The twentieth and final transfer was made and, according to legend, the serum was nearly lost when a huge gust of wind toppled the sled of this final musher. The musher frantically dug the serum out of the snow with his bare hands, righted his sled and continued on. February 2 at 5:30 a.m., just five days and seven hours after leaving Nenana, the Norwegian Gunnar Kaasen and his lead dog Balto arrived on Front Street in Nome.

Salvation came through Courage, Skill, Teamwork, and Perseverance!

I would add to that – that salvation came to Nome because a group of people were willing to give – to sacrifice time out of their lives – and danger to their lives – for the sake of others.

Again, it’s one of my life mottos and one of the legacy pieces that I want to leave as my mark on this earth – “He was a person that was a giver. He gave more than he received. He served others.”

Can we end one week and start the next thinking about serving? Thinking about giving? Thinking about charity? Where can we add value this week?

“Life is lived best when it’s lived for others.”

Leaders need courage

Whether you’re facing down 1100 miles of frozen tundra, a hostile business climate, or even a 360 peer review – courage is critical.
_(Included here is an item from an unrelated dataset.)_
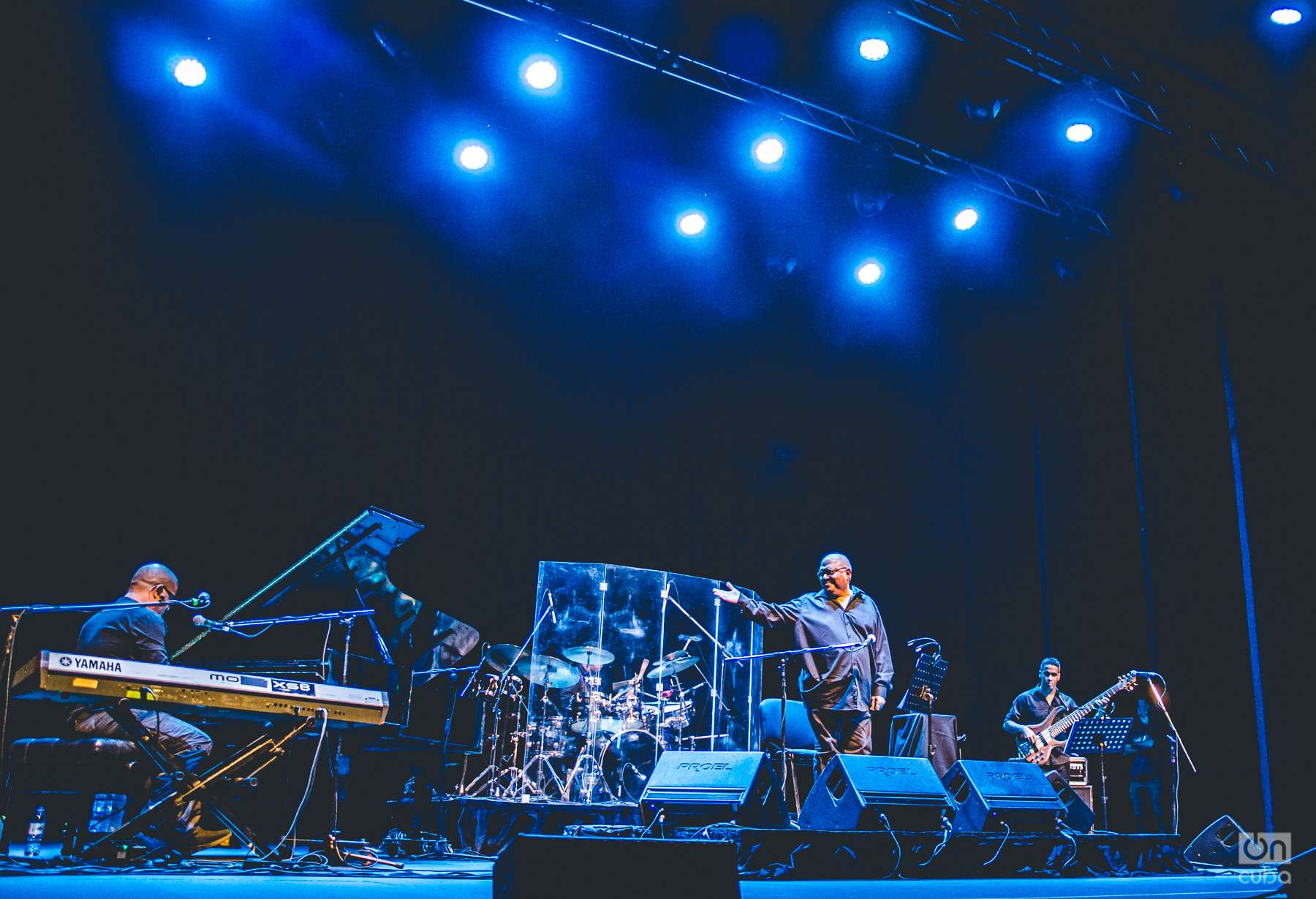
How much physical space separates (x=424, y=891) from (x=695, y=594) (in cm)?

In every leader’s day to day there are times when we would prefer not to be as courageous as we need to be. We don’t always want to face the challenges in front of us, admit weaknesses (or areas needing improvement) in our leadership skill set, or stare down adversity raging like a storm off the Bering Sea – but if we are to continue to be the leader – it’s part of our job description.

Great Leaders understand that without risk there can be no reward.
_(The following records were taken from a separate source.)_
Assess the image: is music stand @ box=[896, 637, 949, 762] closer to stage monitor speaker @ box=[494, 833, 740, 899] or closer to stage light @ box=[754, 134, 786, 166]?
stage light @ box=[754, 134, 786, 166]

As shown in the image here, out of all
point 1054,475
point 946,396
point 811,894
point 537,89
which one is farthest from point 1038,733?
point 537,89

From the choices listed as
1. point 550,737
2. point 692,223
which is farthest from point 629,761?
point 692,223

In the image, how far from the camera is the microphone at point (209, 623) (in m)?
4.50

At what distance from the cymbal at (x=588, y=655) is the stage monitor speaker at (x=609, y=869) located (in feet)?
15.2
There will always be risk – in business, in life, in Iditarod – Leaders know, understand and process this accordingly. It’s not that leaders lack fear – the fear is still there – it’s what you do with the fear and how you process it that makes the difference. Courage isn’t an absence of fear. It’s doing what you’re afraid to do. It’s pushing past the fear to a place of internal power – to leave the last checkpoint and ‘Mush off the Map!’ Think about it – if there were no fear – you wouldn’t need courage..
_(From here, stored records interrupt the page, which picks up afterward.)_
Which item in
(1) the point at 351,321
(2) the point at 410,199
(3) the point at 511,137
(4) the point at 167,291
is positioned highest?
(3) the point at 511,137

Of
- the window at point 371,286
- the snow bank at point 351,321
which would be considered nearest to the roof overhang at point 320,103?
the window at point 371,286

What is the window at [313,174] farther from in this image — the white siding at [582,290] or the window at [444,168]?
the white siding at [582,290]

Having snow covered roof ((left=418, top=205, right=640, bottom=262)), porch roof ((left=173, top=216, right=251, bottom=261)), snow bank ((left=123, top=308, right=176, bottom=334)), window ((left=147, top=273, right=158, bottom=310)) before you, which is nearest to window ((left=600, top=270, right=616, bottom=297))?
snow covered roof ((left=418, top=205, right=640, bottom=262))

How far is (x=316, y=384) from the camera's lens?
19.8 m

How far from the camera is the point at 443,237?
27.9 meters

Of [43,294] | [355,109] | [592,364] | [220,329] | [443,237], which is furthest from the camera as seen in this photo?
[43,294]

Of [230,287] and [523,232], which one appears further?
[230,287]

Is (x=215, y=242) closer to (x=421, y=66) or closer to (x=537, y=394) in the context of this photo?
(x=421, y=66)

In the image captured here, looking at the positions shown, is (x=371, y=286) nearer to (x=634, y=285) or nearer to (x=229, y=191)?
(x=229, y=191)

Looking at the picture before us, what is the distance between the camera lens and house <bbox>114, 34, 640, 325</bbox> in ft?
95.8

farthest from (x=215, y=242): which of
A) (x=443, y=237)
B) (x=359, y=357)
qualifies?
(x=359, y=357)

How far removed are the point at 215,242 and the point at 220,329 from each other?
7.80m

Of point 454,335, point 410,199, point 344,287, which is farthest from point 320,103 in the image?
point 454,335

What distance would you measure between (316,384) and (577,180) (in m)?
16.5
I heard of a leader that illustrated this point by handing his people 3 pieces of paper with choices on them.

  1. ‘Try and succeed’
  2. ‘Try and potentially fail’
  3. ‘Don’t try and therefore never fail’

Leaders value action – and to ‘not try’ is not an option for us if we want to succeed. Courage is looking at all the options, regardless of how unpleasant, making the best decision at the time, and starting.

Remember: just because you start down a path – doesn’t mean that you can’t change – that you must stay on that path forever. If you start down a path and it’s not working – see what needs to be changed and act on that, as well.

To increase your courage:

  • Do the homework. There is no substitute for having as much of the known knowledge as possible. Leaders need to make informed decisions and that comes from having the right information – the good and the bad.
  • Have open, honest discussions with rigorous debate about the appropriate course of action – when the mission or change is critical – this is not the time to hold back opinions – allow the debate to get spirited within the right boundaries.
  • Gain wise counsel. Counsel can come from many sources – but needs to come from the right sources. You can take information from many – but limit counsel to the right people.
  • Best Case / Worst Case. Play out both scenarios and weigh the cost of each – if you can live with the worst case – go for it!
  • Act – you have to act – you have to move and look for the very next logical step and take it! Then look for the next step and take it – before long you’ll be moving in the direction of success. Remember – it’s much easier to turn a moving sled than one that is stopped and anchored!
  • Evaluate – look back at this section in the RACE postings – evaluate at regular intervals and respond accordingly!

Fear will be present. As leaders we accept this. Criticism will always be present – we must accept this, too. If you weren’t attempting something great – people would not have cause to criticize.

If I were beside you today – I would encourage you that you can succeed – walk it out step by step – checkpoint by checkpoint – you’ll get there. And when you do – we’ll have a drink in the lodge together and celebrate!